*Provided data*
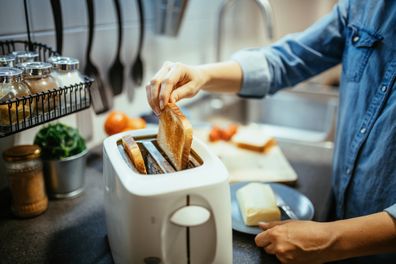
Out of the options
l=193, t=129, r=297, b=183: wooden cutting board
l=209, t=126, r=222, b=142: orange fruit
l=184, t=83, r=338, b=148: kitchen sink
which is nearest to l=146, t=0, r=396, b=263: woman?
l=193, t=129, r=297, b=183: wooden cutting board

---

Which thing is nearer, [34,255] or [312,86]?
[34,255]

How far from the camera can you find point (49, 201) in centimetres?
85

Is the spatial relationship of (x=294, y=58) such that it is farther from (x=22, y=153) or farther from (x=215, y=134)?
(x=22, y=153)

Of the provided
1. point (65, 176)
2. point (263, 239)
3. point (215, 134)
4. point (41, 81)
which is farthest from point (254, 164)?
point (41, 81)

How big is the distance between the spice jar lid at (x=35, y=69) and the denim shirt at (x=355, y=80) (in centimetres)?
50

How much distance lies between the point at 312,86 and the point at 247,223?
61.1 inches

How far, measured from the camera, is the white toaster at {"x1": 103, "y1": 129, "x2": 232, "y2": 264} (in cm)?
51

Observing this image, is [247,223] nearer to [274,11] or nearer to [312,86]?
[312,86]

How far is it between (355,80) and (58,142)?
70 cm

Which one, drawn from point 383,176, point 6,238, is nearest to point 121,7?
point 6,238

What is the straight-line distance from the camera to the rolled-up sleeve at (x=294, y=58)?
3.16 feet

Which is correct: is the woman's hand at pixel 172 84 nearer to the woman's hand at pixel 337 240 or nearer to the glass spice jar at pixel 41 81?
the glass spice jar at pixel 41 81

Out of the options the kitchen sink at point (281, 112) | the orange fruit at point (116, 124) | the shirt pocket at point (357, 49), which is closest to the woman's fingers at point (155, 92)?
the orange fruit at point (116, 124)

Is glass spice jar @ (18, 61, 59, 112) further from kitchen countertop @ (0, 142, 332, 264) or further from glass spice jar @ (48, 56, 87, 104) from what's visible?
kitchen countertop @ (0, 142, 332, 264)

*Your objective*
Replace "distance" with "separation" in the material. Begin at the line that has "Of the provided", stop after the line that has "61.1 inches", and return only those lines with everything else unchanged.

*Written response*
Of the provided
1. point (65, 176)
2. point (263, 239)
3. point (215, 134)
4. point (41, 81)
which is farthest from point (254, 164)?
point (41, 81)

How big is the separation between the spice jar lid at (x=35, y=69) and the denim shirt at (x=355, y=80) (in centimetres)?
50

How much separation lies between the point at 312,86 and the point at 247,223?
61.1 inches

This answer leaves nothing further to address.